— Task to carry out —
With pictures removed, the data below should be returned exactly.

BEGIN Supplied data

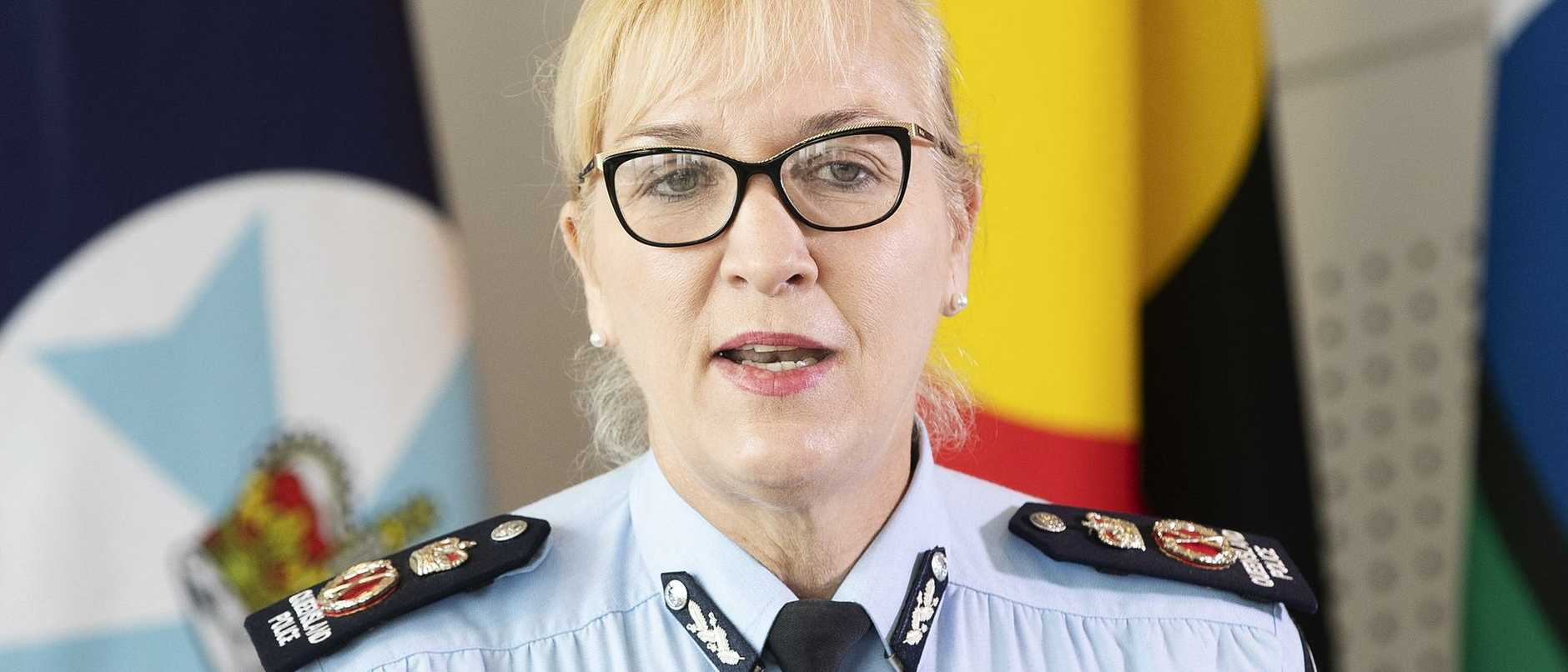 Police Commissioner has confirmed the teen charged over the Alexandra Hills tragedy was on bail for a 'traffic matter' he would not have been remanded for.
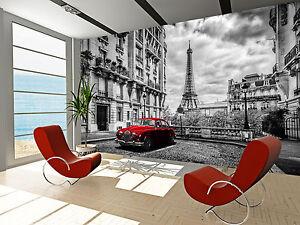 Artistic Paris France Wall Mural Photo Wallpaper GIANT DECOR Paper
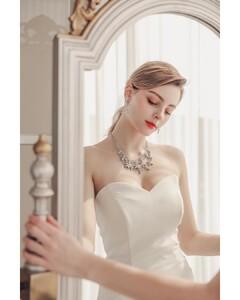 sonnet_bride_55862949_1255323291285783_1494596838942143380_n.jpg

END Supplied data

— Result for this exercise —
 Police Commissioner has confirmed the teen charged over the Alexandra Hills tragedy was on bail for a 'traffic matter' he would not have been remanded for.
 Artistic Paris France Wall Mural Photo Wallpaper GIANT DECOR Paper
 sonnet_bride_55862949_1255323291285783_1494596838942143380_n.jpg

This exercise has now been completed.